Problem details>
A word-for-word copy of the entries is the goal; leave out the pictures.

Provided information: Begin

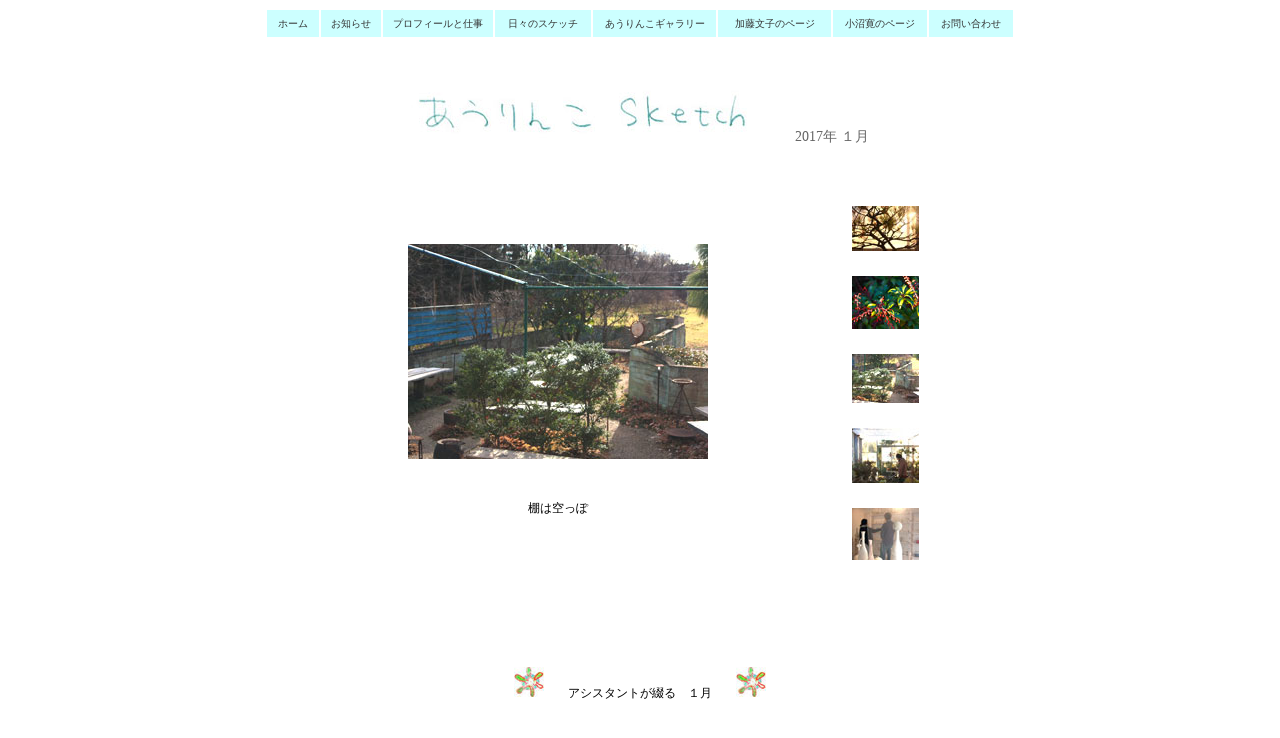

--- FILE ---
content_type: text/html
request_url: https://aurinkonoko.com/201713.html
body_size: 2921
content:
<!DOCTYPE html PUBLIC "-//W3C//DTD XHTML 1.0 Transitional//EN" "http://www.w3.org/TR/xhtml1/DTD/xhtml1-transitional.dtd">
<html xmlns="http://www.w3.org/1999/xhtml">
<head>
<meta http-equiv="Content-Type" content="text/html; charset=UTF-8" />
<title>2017.１月　あうりんこスケッチ　３</title>
<style type="text/css">
body {
	background-color: #FFF;
}
#center {
	font-family: "ＭＳ Ｐ明朝", "MS PMincho", "ヒラギノ明朝 Pro W3", "Hiragino Mincho Pro", serif;
	font-size: 12px;
	line-height: 25px;
	color: #000;
	margin: auto;
	height: auto;
	width: 750px;
}
#t {
	text-align: center;
	font-size: 10px;
	color: #666;
}
#news {
	font-size: 10px;
	color: #666;
	text-align: center;
	padding-right: 40px;
	padding-left: 40px;
	padding-top: 2px;
}
img {
	border:0px;
}
a {
	color: #999;
}
a:link {
	text-decoration: none;
	color: #333;
}
a:visited {
	text-decoration: none;
	color: #333;
}
a:hover {
	text-decoration: none;
	color: #03F;
}
a:active {
	text-decoration: none;
	color: #6FF;
}
.coment {
	font-size: 10px;
	color: #666;
	border-top-color: #CFF;
	border-right-color: #CFF;
	border-bottom-color: #CFF;
	border-left-color: #CFF;
}
.rireki {
	height: auto;
	width: 500px;
	text-align: left;
	margin-right: auto;
	margin-left: auto;
}
.back {
	text-align: right;
	float: right;
}
#center #modoru .seen {
	font-size: 12px;
	color: #000;
	text-align: center;
	vertical-align: middle;
}
#center #modoru .seeeen {
	font-size: 12px;
	color: #000;
	text-align: left;
	height: auto;
	width: 460px;
	margin-right: auto;
	margin-left: auto;
}
.kako {
	text-align: center;
}

.rireki1 {
	height: auto;
	width: 500px;
	text-align: left;
	margin-right: auto;
	margin-left: auto;
	color: #333;
}
.bigg {
	font-size: 14px;
}
}
.day {
	font-size: 14px;
	font-style: normal;
	color: #999;
	text-align: right;
}
</style>
</head>

<body>
<div id="center">
  <div id="t">
    <div class="all">
      <div class="all">
        <table width="750" border="0">
          <tr>
            <td width="50" align="center" valign="baseline" bgcolor="#CCFFFF"><a href="index.html">ホーム</a></td>
            <td width="58" align="center" valign="baseline" bgcolor="#CCFFFF"><a href="news.html">お知らせ</a></td>
            <td width="108" align="center" valign="baseline" bgcolor="#CCFFFF"><a href="men.html">プロフィールと仕事</a></td>
            <td width="94" align="center" valign="baseline" bgcolor="#CCFFFF"><a href="sketch.html">日々のスケッチ</a></td>
            <td width="121" align="center" valign="baseline" bgcolor="#CCFFFF"><a href="gallery.html">あうりんこギャラリー</a></td>
            <td width="111" align="center" valign="baseline" bgcolor="#CCFFFF"><a href="fumikokato.html">加藤文子のページ</a></td>
            <td width="92" align="center" valign="baseline" bgcolor="#CCFFFF"><a href="aurinko/aurinko.html">小沼寛のページ</a></td>
            <td width="82" align="center" valign="baseline" bgcolor="#CCFFFF"><a href="mailto:aurinko@true.ocn.ne.jp">お問い合わせ</a></td>
          </tr>
        </table>
      </div>
      <p>&nbsp;</p>
      <p><img src="imags/sketch.jpg" width="350" height="57" />　　<span class="bigg">　2017年 １月<br />
        <br />
      </span>    </p>
    </div>
  </div>
  <table width="750" height="373" border="0">
    <tr>
      <td width="580" height="390" align="center" valign="middle"><p><img src="imags/f994.jpg" width="300" height="215" /></p>
        <p><br />
        棚は空っぽ</p></td>
      <td width="160" align="left" valign="middle"><p><a href="201711.html"><img src="imags/f991.jpg" alt="" width="67" height="45" /><br />
      </a><br />
          <a href="201712.html"><img src="imags/f993.jpg" alt="" width="67" height="53" /><br />
          </a><a href="201713.html"><br />
  <img src="imags/f995.jpg" alt="" width="67" height="49" /><br />
  <br />
          </a><a href="201714.html"><img src="imags/f997.jpg" width="67" height="55" /><br />
          <br />
      </a><a href="201715.html"><img src="imags/f999.jpg" width="67" height="52" /></a></p></td>
    </tr>
  </table>
  <div id="modoru">
    <p>&nbsp;</p>
    <p>&nbsp;</p>
    <div class="seen">
      <p class="seen"><img src="imags/note.jpg" width="30" height="30" />　　アシスタントが綴る　１月　　<img src="imags/note.jpg" width="30" height="30" /></p>
    </div>
    <div id="modoru2">
      <p>&nbsp;</p>
      <div class="seeeen">
        <p>冬至が近づき　日が落ちるのがとても早くなりました。３時のお茶の後に外仕事をすると、たちまち手元が暗くなり 光は西の空へ吸い込まれてしまいます。<br />
          朝も冷え込みが厳しくなり、日陰の やわらかい地面にできる３センチほどの霜柱が、日中ほとんど融けない日もでてきました。</p>
        <p>2018年用のカレンダーの制作がすすんでいます。<br />
          今年はもうすでに すべての月のデザインが決まり、表紙のイラストを選ぶのみと<br />
          なりました。　いままでにない はやさです。<br />
          おそらく 加藤さんと小沼さんが パソコンでの作業に慣れてきたことが、その要因でしょう。</p>
        <p>小沼さんは 画像の取り込みから ホームページにアップするまでを、ご自身でこなしています。数年前まで キーボード操作を 私がとなりで手伝っていた 加藤さんも、今では 仕事の合間に一人でコツコツ画像をチェックしたり、ゆっくりですが  メールも時々配信されるようになりました。<br />
          <br />
          カレンダー制作では、画面に何を どのように配置するか、三人で画面を見ながら決めていきます。具体的な操作は私がしますが、お二人の指示が 年々的確になっているので、イメージしているものが画面にあらわれるのが 早くなりました。<br />
          デジタルで表現できること むずかしいことが  、なんとなくわかってきて 楽しめるようになっているような気がします。<br />
          私が もっと自由にパソコンを扱えるようになると、より面白いことができると思うので、来年にはわずかでもスキルアップしていたいなと思います。<br />
        </p>
        <p>あうりんこ星まで、毎年 カレンダーを買いにきてくださる方がいらっしゃいます。<br />
          どんなデザインかを 毎月ゆっくり楽しみたいからと、中身をご覧にならず購入してくださっています。　なんだかうれしい。<br />
          このカレンダーは喜んでいただけるでしょうか。</p>
        <table width="447" height="32" border="0">
          <tr>
            <td width="418" height="27" align="right" valign="bottom"><p>　2016年12月13日 記す　　山田　ナオコ </p></td>
          </tr>
        </table>
        <p>あけましておめでとうございます。<br />
          今年も あうりんこnoこ をどうぞよろしくお願い致します。<br />
        </p>
      </div>
      <div class="rireki1"></div>
      <div class="back">
        <p><a href="sketch.html"><img src="imags/m.jpg" width="64" height="87" alt="あうりんこスケッチ2011にもどる" /></a></p>
      </div>
    </div>
  </div>
</div>
<br />
</body>
</html>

Provided information: End

Solution to this task>
--- FILE ---
content_type: text/html
request_url: https://aurinkonoko.com/201713.html
body_size: 2921
content:
<!DOCTYPE html PUBLIC "-//W3C//DTD XHTML 1.0 Transitional//EN" "http://www.w3.org/TR/xhtml1/DTD/xhtml1-transitional.dtd">
<html xmlns="http://www.w3.org/1999/xhtml">
<head>
<meta http-equiv="Content-Type" content="text/html; charset=UTF-8" />
<title>2017.１月　あうりんこスケッチ　３</title>
<style type="text/css">
body {
	background-color: #FFF;
}
#center {
	font-family: "ＭＳ Ｐ明朝", "MS PMincho", "ヒラギノ明朝 Pro W3", "Hiragino Mincho Pro", serif;
	font-size: 12px;
	line-height: 25px;
	color: #000;
	margin: auto;
	height: auto;
	width: 750px;
}
#t {
	text-align: center;
	font-size: 10px;
	color: #666;
}
#news {
	font-size: 10px;
	color: #666;
	text-align: center;
	padding-right: 40px;
	padding-left: 40px;
	padding-top: 2px;
}
img {
	border:0px;
}
a {
	color: #999;
}
a:link {
	text-decoration: none;
	color: #333;
}
a:visited {
	text-decoration: none;
	color: #333;
}
a:hover {
	text-decoration: none;
	color: #03F;
}
a:active {
	text-decoration: none;
	color: #6FF;
}
.coment {
	font-size: 10px;
	color: #666;
	border-top-color: #CFF;
	border-right-color: #CFF;
	border-bottom-color: #CFF;
	border-left-color: #CFF;
}
.rireki {
	height: auto;
	width: 500px;
	text-align: left;
	margin-right: auto;
	margin-left: auto;
}
.back {
	text-align: right;
	float: right;
}
#center #modoru .seen {
	font-size: 12px;
	color: #000;
	text-align: center;
	vertical-align: middle;
}
#center #modoru .seeeen {
	font-size: 12px;
	color: #000;
	text-align: left;
	height: auto;
	width: 460px;
	margin-right: auto;
	margin-left: auto;
}
.kako {
	text-align: center;
}

.rireki1 {
	height: auto;
	width: 500px;
	text-align: left;
	margin-right: auto;
	margin-left: auto;
	color: #333;
}
.bigg {
	font-size: 14px;
}
}
.day {
	font-size: 14px;
	font-style: normal;
	color: #999;
	text-align: right;
}
</style>
</head>

<body>
<div id="center">
  <div id="t">
    <div class="all">
      <div class="all">
        <table width="750" border="0">
          <tr>
            <td width="50" align="center" valign="baseline" bgcolor="#CCFFFF"><a href="index.html">ホーム</a></td>
            <td width="58" align="center" valign="baseline" bgcolor="#CCFFFF"><a href="news.html">お知らせ</a></td>
            <td width="108" align="center" valign="baseline" bgcolor="#CCFFFF"><a href="men.html">プロフィールと仕事</a></td>
            <td width="94" align="center" valign="baseline" bgcolor="#CCFFFF"><a href="sketch.html">日々のスケッチ</a></td>
            <td width="121" align="center" valign="baseline" bgcolor="#CCFFFF"><a href="gallery.html">あうりんこギャラリー</a></td>
            <td width="111" align="center" valign="baseline" bgcolor="#CCFFFF"><a href="fumikokato.html">加藤文子のページ</a></td>
            <td width="92" align="center" valign="baseline" bgcolor="#CCFFFF"><a href="aurinko/aurinko.html">小沼寛のページ</a></td>
            <td width="82" align="center" valign="baseline" bgcolor="#CCFFFF"><a href="mailto:aurinko@true.ocn.ne.jp">お問い合わせ</a></td>
          </tr>
        </table>
      </div>
      <p>&nbsp;</p>
      <p><img src="imags/sketch.jpg" width="350" height="57" />　　<span class="bigg">　2017年 １月<br />
        <br />
      </span>    </p>
    </div>
  </div>
  <table width="750" height="373" border="0">
    <tr>
      <td width="580" height="390" align="center" valign="middle"><p><img src="imags/f994.jpg" width="300" height="215" /></p>
        <p><br />
        棚は空っぽ</p></td>
      <td width="160" align="left" valign="middle"><p><a href="201711.html"><img src="imags/f991.jpg" alt="" width="67" height="45" /><br />
      </a><br />
          <a href="201712.html"><img src="imags/f993.jpg" alt="" width="67" height="53" /><br />
          </a><a href="201713.html"><br />
  <img src="imags/f995.jpg" alt="" width="67" height="49" /><br />
  <br />
          </a><a href="201714.html"><img src="imags/f997.jpg" width="67" height="55" /><br />
          <br />
      </a><a href="201715.html"><img src="imags/f999.jpg" width="67" height="52" /></a></p></td>
    </tr>
  </table>
  <div id="modoru">
    <p>&nbsp;</p>
    <p>&nbsp;</p>
    <div class="seen">
      <p class="seen"><img src="imags/note.jpg" width="30" height="30" />　　アシスタントが綴る　１月　　<img src="imags/note.jpg" width="30" height="30" /></p>
    </div>
    <div id="modoru2">
      <p>&nbsp;</p>
      <div class="seeeen">
        <p>冬至が近づき　日が落ちるのがとても早くなりました。３時のお茶の後に外仕事をすると、たちまち手元が暗くなり 光は西の空へ吸い込まれてしまいます。<br />
          朝も冷え込みが厳しくなり、日陰の やわらかい地面にできる３センチほどの霜柱が、日中ほとんど融けない日もでてきました。</p>
        <p>2018年用のカレンダーの制作がすすんでいます。<br />
          今年はもうすでに すべての月のデザインが決まり、表紙のイラストを選ぶのみと<br />
          なりました。　いままでにない はやさです。<br />
          おそらく 加藤さんと小沼さんが パソコンでの作業に慣れてきたことが、その要因でしょう。</p>
        <p>小沼さんは 画像の取り込みから ホームページにアップするまでを、ご自身でこなしています。数年前まで キーボード操作を 私がとなりで手伝っていた 加藤さんも、今では 仕事の合間に一人でコツコツ画像をチェックしたり、ゆっくりですが  メールも時々配信されるようになりました。<br />
          <br />
          カレンダー制作では、画面に何を どのように配置するか、三人で画面を見ながら決めていきます。具体的な操作は私がしますが、お二人の指示が 年々的確になっているので、イメージしているものが画面にあらわれるのが 早くなりました。<br />
          デジタルで表現できること むずかしいことが  、なんとなくわかってきて 楽しめるようになっているような気がします。<br />
          私が もっと自由にパソコンを扱えるようになると、より面白いことができると思うので、来年にはわずかでもスキルアップしていたいなと思います。<br />
        </p>
        <p>あうりんこ星まで、毎年 カレンダーを買いにきてくださる方がいらっしゃいます。<br />
          どんなデザインかを 毎月ゆっくり楽しみたいからと、中身をご覧にならず購入してくださっています。　なんだかうれしい。<br />
          このカレンダーは喜んでいただけるでしょうか。</p>
        <table width="447" height="32" border="0">
          <tr>
            <td width="418" height="27" align="right" valign="bottom"><p>　2016年12月13日 記す　　山田　ナオコ </p></td>
          </tr>
        </table>
        <p>あけましておめでとうございます。<br />
          今年も あうりんこnoこ をどうぞよろしくお願い致します。<br />
        </p>
      </div>
      <div class="rireki1"></div>
      <div class="back">
        <p><a href="sketch.html"><img src="imags/m.jpg" width="64" height="87" alt="あうりんこスケッチ2011にもどる" /></a></p>
      </div>
    </div>
  </div>
</div>
<br />
</body>
</html>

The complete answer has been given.